Could you transcribe every record below exactly as it stands?

§

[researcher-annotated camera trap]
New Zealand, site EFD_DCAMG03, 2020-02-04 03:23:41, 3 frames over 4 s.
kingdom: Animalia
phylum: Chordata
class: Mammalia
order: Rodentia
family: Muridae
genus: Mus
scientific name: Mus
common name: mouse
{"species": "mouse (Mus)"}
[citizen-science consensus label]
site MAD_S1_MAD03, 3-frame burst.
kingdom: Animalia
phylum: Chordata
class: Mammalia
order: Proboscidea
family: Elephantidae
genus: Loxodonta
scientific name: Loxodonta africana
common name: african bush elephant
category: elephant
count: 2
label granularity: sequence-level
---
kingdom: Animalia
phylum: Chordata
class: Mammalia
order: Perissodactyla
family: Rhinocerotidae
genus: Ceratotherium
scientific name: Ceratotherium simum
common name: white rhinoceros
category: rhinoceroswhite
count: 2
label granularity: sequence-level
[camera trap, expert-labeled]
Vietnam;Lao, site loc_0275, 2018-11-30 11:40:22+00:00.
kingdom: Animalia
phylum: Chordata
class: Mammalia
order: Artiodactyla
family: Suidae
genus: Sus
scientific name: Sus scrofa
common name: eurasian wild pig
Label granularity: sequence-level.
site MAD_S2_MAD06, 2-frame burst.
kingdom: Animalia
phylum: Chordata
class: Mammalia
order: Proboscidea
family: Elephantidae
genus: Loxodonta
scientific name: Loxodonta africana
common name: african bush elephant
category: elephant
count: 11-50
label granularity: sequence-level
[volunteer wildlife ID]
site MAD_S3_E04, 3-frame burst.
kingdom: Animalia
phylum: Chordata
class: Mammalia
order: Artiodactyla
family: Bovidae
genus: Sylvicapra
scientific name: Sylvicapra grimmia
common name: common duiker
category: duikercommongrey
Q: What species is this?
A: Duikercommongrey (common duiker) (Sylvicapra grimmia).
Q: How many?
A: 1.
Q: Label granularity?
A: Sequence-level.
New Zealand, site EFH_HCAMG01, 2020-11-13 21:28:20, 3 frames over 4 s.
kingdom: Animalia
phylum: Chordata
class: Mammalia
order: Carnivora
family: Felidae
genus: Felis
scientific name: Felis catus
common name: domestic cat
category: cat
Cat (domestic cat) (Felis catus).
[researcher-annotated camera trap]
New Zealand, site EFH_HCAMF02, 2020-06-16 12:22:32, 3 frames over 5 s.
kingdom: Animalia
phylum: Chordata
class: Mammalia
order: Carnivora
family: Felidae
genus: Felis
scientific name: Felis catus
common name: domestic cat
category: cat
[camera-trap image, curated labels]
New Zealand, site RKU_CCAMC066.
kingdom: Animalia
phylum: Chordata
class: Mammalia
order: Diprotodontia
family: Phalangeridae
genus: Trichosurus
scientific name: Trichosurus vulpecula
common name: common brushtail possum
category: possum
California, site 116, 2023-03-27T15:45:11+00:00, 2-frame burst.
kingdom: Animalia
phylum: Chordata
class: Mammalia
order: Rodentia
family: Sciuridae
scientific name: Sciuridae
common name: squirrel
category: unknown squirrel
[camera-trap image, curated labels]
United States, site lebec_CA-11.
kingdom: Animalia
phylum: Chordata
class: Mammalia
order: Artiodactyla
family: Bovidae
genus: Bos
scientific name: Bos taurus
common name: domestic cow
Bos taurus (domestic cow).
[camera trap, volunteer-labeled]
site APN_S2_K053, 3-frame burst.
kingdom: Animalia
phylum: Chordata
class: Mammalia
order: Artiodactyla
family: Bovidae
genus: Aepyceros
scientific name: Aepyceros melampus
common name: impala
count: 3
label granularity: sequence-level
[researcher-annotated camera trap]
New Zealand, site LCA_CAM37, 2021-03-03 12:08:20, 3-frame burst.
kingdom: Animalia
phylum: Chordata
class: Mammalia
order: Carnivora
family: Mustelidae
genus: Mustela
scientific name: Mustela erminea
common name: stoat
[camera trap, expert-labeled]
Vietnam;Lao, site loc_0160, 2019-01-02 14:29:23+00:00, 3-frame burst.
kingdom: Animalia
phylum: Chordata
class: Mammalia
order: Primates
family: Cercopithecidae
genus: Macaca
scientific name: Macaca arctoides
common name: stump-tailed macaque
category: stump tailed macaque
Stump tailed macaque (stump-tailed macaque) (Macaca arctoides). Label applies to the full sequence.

§

→ **Answer space**
[researcher-annotated camera trap]
New Zealand, site EFD_DCAMG03, 2020-02-04 03:23:41, 3 frames over 4 s.
kingdom: Animalia
phylum: Chordata
class: Mammalia
order: Rodentia
family: Muridae
genus: Mus
scientific name: Mus
common name: mouse
{"species": "mouse (Mus)"}
[citizen-science consensus label]
site MAD_S1_MAD03, 3-frame burst.
kingdom: Animalia
phylum: Chordata
class: Mammalia
order: Proboscidea
family: Elephantidae
genus: Loxodonta
scientific name: Loxodonta africana
common name: african bush elephant
category: elephant
count: 2
label granularity: sequence-level
---
kingdom: Animalia
phylum: Chordata
class: Mammalia
order: Perissodactyla
family: Rhinocerotidae
genus: Ceratotherium
scientific name: Ceratotherium simum
common name: white rhinoceros
category: rhinoceroswhite
count: 2
label granularity: sequence-level
[camera trap, expert-labeled]
Vietnam;Lao, site loc_0275, 2018-11-30 11:40:22+00:00.
kingdom: Animalia
phylum: Chordata
class: Mammalia
order: Artiodactyla
family: Suidae
genus: Sus
scientific name: Sus scrofa
common name: eurasian wild pig
Label granularity: sequence-level.
site MAD_S2_MAD06, 2-frame burst.
kingdom: Animalia
phylum: Chordata
class: Mammalia
order: Proboscidea
family: Elephantidae
genus: Loxodonta
scientific name: Loxodonta africana
common name: african bush elephant
category: elephant
count: 11-50
label granularity: sequence-level
[volunteer wildlife ID]
site MAD_S3_E04, 3-frame burst.
kingdom: Animalia
phylum: Chordata
class: Mammalia
order: Artiodactyla
family: Bovidae
genus: Sylvicapra
scientific name: Sylvicapra grimmia
common name: common duiker
category: duikercommongrey
Q: What species is this?
A: Duikercommongrey (common duiker) (Sylvicapra grimmia).
Q: How many?
A: 1.
Q: Label granularity?
A: Sequence-level.
New Zealand, site EFH_HCAMG01, 2020-11-13 21:28:20, 3 frames over 4 s.
kingdom: Animalia
phylum: Chordata
class: Mammalia
order: Carnivora
family: Felidae
genus: Felis
scientific name: Felis catus
common name: domestic cat
category: cat
Cat (domestic cat) (Felis catus).
[researcher-annotated camera trap]
New Zealand, site EFH_HCAMF02, 2020-06-16 12:22:32, 3 frames over 5 s.
kingdom: Animalia
phylum: Chordata
class: Mammalia
order: Carnivora
family: Felidae
genus: Felis
scientific name: Felis catus
common name: domestic cat
category: cat
[camera-trap image, curated labels]
New Zealand, site RKU_CCAMC066.
kingdom: Animalia
phylum: Chordata
class: Mammalia
order: Diprotodontia
family: Phalangeridae
genus: Trichosurus
scientific name: Trichosurus vulpecula
common name: common brushtail possum
category: possum
California, site 116, 2023-03-27T15:45:11+00:00, 2-frame burst.
kingdom: Animalia
phylum: Chordata
class: Mammalia
order: Rodentia
family: Sciuridae
scientific name: Sciuridae
common name: squirrel
category: unknown squirrel
[camera-trap image, curated labels]
United States, site lebec_CA-11.
kingdom: Animalia
phylum: Chordata
class: Mammalia
order: Artiodactyla
family: Bovidae
genus: Bos
scientific name: Bos taurus
common name: domestic cow
Bos taurus (domestic cow).
[camera trap, volunteer-labeled]
site APN_S2_K053, 3-frame burst.
kingdom: Animalia
phylum: Chordata
class: Mammalia
order: Artiodactyla
family: Bovidae
genus: Aepyceros
scientific name: Aepyceros melampus
common name: impala
count: 3
label granularity: sequence-level
[researcher-annotated camera trap]
New Zealand, site LCA_CAM37, 2021-03-03 12:08:20, 3-frame burst.
kingdom: Animalia
phylum: Chordata
class: Mammalia
order: Carnivora
family: Mustelidae
genus: Mustela
scientific name: Mustela erminea
common name: stoat
[camera trap, expert-labeled]
Vietnam;Lao, site loc_0160, 2019-01-02 14:29:23+00:00, 3-frame burst.
kingdom: Animalia
phylum: Chordata
class: Mammalia
order: Primates
family: Cercopithecidae
genus: Macaca
scientific name: Macaca arctoides
common name: stump-tailed macaque
category: stump tailed macaque
Stump tailed macaque (stump-tailed macaque) (Macaca arctoides). Label applies to the full sequence.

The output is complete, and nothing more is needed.